Data to use -
---------------
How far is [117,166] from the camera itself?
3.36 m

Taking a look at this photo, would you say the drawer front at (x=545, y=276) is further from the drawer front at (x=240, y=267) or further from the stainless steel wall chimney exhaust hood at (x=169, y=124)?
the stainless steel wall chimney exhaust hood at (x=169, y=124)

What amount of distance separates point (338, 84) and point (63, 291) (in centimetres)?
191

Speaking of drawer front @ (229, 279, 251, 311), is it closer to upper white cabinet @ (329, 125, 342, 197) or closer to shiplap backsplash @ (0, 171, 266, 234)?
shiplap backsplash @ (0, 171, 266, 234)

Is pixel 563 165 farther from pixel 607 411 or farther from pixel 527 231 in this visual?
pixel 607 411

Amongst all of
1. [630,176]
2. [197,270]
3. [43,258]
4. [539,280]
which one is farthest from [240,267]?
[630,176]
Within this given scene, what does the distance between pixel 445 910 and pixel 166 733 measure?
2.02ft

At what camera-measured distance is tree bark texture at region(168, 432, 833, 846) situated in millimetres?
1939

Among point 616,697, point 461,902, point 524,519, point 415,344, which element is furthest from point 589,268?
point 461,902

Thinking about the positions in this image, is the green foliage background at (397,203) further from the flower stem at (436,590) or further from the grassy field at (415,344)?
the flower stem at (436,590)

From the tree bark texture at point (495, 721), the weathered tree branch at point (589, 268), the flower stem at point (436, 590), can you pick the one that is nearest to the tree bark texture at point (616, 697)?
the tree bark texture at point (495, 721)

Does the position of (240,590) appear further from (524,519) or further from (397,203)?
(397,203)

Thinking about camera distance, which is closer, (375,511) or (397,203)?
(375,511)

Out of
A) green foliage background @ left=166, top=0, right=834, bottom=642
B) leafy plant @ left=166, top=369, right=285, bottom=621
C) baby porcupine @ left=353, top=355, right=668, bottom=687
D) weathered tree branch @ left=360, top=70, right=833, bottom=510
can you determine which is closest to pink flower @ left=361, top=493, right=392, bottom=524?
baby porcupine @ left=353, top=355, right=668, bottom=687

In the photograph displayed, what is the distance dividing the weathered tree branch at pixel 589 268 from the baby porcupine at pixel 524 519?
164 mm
---------------
Exercise instructions - Go through the records and print each one exactly.

Complete response -
How far is [117,166] from the camera itself?
3.36 m

Taking a look at this photo, would you say the drawer front at (x=545, y=276) is further from the drawer front at (x=240, y=267) or further from the stainless steel wall chimney exhaust hood at (x=169, y=124)?
the stainless steel wall chimney exhaust hood at (x=169, y=124)

What amount of distance separates point (338, 84) and point (63, 291) (in centimetres)?
191

Speaking of drawer front @ (229, 279, 251, 311), is it closer to upper white cabinet @ (329, 125, 342, 197) or closer to shiplap backsplash @ (0, 171, 266, 234)?
shiplap backsplash @ (0, 171, 266, 234)

Is pixel 563 165 farther from pixel 607 411 or farther from pixel 527 231 in this visual?
pixel 607 411

Amongst all of
1. [630,176]
2. [197,270]
3. [43,258]
4. [539,280]
which one is farthest from [240,267]?
[630,176]
Within this given scene, what does the distance between pixel 445 910 and pixel 166 733 measure?
2.02ft

At what camera-measured distance is tree bark texture at region(168, 432, 833, 846) situated in millimetres?
1939

Among point 616,697, point 461,902, point 524,519, point 415,344, which element is furthest from point 589,268?
point 461,902

Thinking about the positions in this image, is the green foliage background at (397,203) further from the flower stem at (436,590) or further from the grassy field at (415,344)?
the flower stem at (436,590)

From the tree bark texture at point (495, 721), the weathered tree branch at point (589, 268), the flower stem at point (436, 590), can you pick the one that is nearest to the tree bark texture at point (616, 697)?
the tree bark texture at point (495, 721)

Does the position of (240,590) appear further from (524,519) or further from (397,203)?
(397,203)

Thinking about camera distance, which is closer, (375,511) or (397,203)?
(375,511)

Out of
A) green foliage background @ left=166, top=0, right=834, bottom=642
B) leafy plant @ left=166, top=369, right=285, bottom=621
C) baby porcupine @ left=353, top=355, right=668, bottom=687
D) weathered tree branch @ left=360, top=70, right=833, bottom=510
can you determine which is closest to pink flower @ left=361, top=493, right=392, bottom=524?
baby porcupine @ left=353, top=355, right=668, bottom=687

In the photograph displayed, what is the distance dividing the weathered tree branch at pixel 589 268 from the baby porcupine at pixel 524 519?
164 mm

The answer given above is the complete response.